# [PASSAGE PROVIDED]
.....
Millions of people lack consistent access to affordable water. Particularly affecting women and children, water insecurity has manifold negative impacts on individual and community factors such as health and income. A significant cause of this insecurity is political inequality which creates specific shortages.

Present research has focused on how citizens understand their rights, responsibilities and the ways resource shortages impact their daily lives. Projections suggest that 2/3rds of the global population will live in urban areas by 2050. Therefore, more research must focus on how disadvantaged urban citizens understand their water rights and how they use the court system as part of broader campaigns to secure their access to water.

What is the significance of this project?

Empowering citizens and working through the court system is one of the best ways to address water inequality. However, to create more successful strategies, citizen legal struggles must be understood in a broader social context including protests and awareness campaigns.

This project is situated in two sites. Cape Town has been a leader for the human right to water, but there are still significant inequalities around availability. Accra has significant water challenges, including quality concerns and heavy reliance on water vendors.
.....
# [PROVIDED MATERIAL]
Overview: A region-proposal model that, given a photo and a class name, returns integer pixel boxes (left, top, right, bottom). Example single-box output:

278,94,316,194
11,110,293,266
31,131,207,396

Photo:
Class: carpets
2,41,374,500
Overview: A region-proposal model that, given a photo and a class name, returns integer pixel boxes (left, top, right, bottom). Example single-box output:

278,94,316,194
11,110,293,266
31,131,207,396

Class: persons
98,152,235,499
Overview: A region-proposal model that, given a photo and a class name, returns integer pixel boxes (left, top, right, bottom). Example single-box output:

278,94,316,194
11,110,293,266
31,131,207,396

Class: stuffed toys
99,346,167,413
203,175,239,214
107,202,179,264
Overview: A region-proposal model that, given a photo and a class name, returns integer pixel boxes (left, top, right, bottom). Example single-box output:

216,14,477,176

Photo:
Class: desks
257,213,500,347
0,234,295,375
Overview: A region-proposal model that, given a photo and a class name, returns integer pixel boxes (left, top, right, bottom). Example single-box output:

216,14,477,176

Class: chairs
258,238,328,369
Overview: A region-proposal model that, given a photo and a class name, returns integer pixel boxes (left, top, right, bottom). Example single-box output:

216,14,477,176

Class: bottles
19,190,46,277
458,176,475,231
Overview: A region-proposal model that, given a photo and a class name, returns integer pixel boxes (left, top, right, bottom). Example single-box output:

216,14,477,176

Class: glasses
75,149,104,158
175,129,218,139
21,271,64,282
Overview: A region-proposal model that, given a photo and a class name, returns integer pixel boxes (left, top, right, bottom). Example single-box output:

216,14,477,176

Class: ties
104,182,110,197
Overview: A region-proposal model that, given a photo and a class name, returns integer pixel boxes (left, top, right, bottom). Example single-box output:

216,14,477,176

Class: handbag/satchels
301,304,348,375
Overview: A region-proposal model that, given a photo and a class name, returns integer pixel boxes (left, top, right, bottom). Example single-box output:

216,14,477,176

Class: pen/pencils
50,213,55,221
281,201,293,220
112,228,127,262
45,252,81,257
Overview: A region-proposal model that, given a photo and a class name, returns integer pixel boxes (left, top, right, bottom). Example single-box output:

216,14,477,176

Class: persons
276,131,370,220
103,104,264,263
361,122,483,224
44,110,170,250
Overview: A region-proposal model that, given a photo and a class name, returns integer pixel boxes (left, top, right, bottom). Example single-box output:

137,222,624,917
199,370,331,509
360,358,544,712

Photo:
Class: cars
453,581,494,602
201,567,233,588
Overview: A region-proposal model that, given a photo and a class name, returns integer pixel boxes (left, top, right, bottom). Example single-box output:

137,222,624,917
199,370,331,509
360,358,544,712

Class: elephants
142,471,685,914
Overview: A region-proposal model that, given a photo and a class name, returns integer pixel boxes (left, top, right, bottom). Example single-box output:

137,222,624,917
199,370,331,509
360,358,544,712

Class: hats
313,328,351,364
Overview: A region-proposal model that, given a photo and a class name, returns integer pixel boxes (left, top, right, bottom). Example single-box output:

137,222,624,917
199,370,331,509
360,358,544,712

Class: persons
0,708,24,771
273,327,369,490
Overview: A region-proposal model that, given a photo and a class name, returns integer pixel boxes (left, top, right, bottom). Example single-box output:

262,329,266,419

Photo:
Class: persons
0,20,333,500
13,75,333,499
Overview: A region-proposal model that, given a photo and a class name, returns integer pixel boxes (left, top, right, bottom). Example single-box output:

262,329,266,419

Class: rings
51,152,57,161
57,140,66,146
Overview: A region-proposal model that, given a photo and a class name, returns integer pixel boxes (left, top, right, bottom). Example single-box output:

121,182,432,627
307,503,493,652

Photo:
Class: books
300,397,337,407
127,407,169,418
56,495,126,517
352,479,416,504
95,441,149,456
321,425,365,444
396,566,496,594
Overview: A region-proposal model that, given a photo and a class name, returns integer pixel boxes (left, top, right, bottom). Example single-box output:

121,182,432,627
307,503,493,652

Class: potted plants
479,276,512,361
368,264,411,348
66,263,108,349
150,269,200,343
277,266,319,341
.....
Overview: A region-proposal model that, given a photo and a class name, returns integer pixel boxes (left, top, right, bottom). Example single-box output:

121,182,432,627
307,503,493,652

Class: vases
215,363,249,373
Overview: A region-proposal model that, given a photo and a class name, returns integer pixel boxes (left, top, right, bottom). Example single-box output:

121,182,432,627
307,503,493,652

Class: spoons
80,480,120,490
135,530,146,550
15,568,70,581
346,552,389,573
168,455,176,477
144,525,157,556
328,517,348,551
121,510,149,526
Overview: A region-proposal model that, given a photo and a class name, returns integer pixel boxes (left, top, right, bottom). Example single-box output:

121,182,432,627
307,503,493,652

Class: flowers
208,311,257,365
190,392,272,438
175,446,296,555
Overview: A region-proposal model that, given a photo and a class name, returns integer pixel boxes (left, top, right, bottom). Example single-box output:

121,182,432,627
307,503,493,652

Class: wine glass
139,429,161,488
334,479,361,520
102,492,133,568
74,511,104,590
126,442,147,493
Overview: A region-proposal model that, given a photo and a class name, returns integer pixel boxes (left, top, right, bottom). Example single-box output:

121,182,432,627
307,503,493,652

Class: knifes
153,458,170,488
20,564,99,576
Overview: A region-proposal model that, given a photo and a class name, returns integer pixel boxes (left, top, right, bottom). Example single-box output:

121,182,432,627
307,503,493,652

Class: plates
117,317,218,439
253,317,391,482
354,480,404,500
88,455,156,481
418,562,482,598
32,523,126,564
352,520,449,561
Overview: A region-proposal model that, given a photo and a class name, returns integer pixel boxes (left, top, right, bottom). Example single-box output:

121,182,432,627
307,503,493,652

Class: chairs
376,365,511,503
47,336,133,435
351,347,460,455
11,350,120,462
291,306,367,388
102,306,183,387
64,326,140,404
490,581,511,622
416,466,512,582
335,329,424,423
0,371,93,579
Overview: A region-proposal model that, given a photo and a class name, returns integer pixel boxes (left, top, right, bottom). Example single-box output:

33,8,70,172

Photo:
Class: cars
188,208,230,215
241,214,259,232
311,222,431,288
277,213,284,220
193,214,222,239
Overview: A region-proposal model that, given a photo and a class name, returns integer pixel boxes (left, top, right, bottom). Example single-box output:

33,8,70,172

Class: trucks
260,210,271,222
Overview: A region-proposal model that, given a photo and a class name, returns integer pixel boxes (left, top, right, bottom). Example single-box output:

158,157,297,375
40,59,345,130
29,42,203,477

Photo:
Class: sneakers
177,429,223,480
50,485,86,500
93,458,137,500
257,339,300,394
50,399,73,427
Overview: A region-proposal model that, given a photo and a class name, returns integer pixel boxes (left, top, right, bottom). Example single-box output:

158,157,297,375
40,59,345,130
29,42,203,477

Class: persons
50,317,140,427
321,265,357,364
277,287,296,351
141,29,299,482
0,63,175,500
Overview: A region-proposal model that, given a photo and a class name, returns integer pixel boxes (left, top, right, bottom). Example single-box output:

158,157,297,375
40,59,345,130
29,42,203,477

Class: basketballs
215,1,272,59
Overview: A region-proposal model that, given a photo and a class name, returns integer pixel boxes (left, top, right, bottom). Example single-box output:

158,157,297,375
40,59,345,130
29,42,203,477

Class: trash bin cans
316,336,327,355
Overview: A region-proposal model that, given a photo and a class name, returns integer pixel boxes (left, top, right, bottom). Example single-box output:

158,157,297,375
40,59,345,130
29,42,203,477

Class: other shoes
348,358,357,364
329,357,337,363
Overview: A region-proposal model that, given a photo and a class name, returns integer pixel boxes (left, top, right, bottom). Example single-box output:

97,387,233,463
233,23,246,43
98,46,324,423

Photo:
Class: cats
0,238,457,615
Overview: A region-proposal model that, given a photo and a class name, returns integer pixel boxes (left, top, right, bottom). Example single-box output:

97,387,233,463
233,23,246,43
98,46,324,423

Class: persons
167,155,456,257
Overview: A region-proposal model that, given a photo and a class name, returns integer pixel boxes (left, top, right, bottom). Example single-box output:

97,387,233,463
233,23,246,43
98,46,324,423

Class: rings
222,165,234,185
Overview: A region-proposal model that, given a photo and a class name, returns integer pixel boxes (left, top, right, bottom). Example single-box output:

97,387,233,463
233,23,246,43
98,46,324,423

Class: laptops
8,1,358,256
.....
# [ACTIONS TO TAKE]
• a. In the passage on water insecurity, what share of the global population is projected to live in urban areas by 2050?
• b. Turn the paragraph beginning "This project is situated in two sites" from the water insecurity passage into a short list that keeps its main facts.
• c. Carry on the water insecurity passage, starting after its final sentence.
The lines are separate material, unrelated to the passage on water insecurity.

# [RESPONSES TO THE TASKS]
• a. Two-thirds.

• b.
- The project is situated in two sites: Cape Town and Accra.
- Cape Town has been a leader for the human right to water but still has significant inequalities in availability.
- Accra has significant water challenges, including quality concerns and heavy reliance on water vendors.

• c.
These sites reflect global trends in water governance - allowing broader conclusions about how citizens effectively advocate for water in different political contexts and how governance influences citizen understandings of rights.

What are the goals of the project?

Fieldwork in 2017 will engage citizens active in water advocacy. This will use two methods for data collection common to studies focused on questions of power, politics, and the environment.

First, this fieldwork will conduct archival research on cases and administrative hearings to map a history of how rights are advanced and their acceptance by courts. Second, structured and semi-structured interviews will be conducted with key players. These community activists, lawyers, judges, and water managers will detail the creation, implementation, and effectiveness of campaigns such as awareness raising and protests.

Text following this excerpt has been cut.